Trecho citado:
* * *

O advento do digital e as possibilidades múltiplas da internet vieram abrir as portas a um sem-número de oportunidades no cinema, que ainda parecem estar a ser pouco aproveitadas, especialmente em Portugal. Mudar de Vida é uma das excepções que parece confirmar essa regra, ao ter sido financiado por crowdfunding, tendo garantido inclusive distribuição comercial.
Mudar de Vida vem colmatar uma lacuna importantíssima na cultura popular portuguesa, ao contar a vida e obra de José Mário Branco, vulto incontornável da música nacional, mas também do activismo político. Como o próprio subtítulo do documentário indica, a agenda é simples: falar sobre o homem e a sua obra, desde o início até aos dias de hoje.

* * *

Dados fornecidos:
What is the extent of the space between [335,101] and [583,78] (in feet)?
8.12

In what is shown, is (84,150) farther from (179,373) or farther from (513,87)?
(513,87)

* * *

Ações a tomar:
a. De que forma foi financiado o documentário, segundo o texto sobre Mudar de Vida?
b. Enumere todos os nomes próprios presentes no texto sobre Mudar de Vida.
c. Prossiga o texto sobre Mudar de Vida a partir do ponto em que termina.

As respostas:
a. Por crowdfunding.

b. Mudar de Vida, Portugal, José Mário Branco

c.
O documentário inicia-se com José Mário Branco, na actualidade, a interpretar o Mudar de Vida ao vivo e depois recua ao início de tudo, contando a sua história até ao preciso momento em que sobe ao palco para aquela actuação. Pelo meio, é o próprio José Mário o narrador, complementado pelos testemunhos de outros amigos e companheiros: Luís Cília, Francisco Fanhais, Sérgio Godinho, Camané, etc.
Com uma organização certinha e arrumada, Mudar de Vida tem nas imagens de arquivo o seu trunfo mais forte, com os realizadores a fazerem um excelente trabalho de casa. E ao vermos as imagens no exílio, da bidonville francesa, ou o regresso de José Mário e respectivos companheiros ao aeroporto da Portela, acabamos mesmo por nos emocionar. De resto está lá tudo: o Partido Comunista, o salto, o GAC, a Comuna e ate a actividade mais recente, junto do Bloco de Esquerda ou do jornal Mudar de Vida.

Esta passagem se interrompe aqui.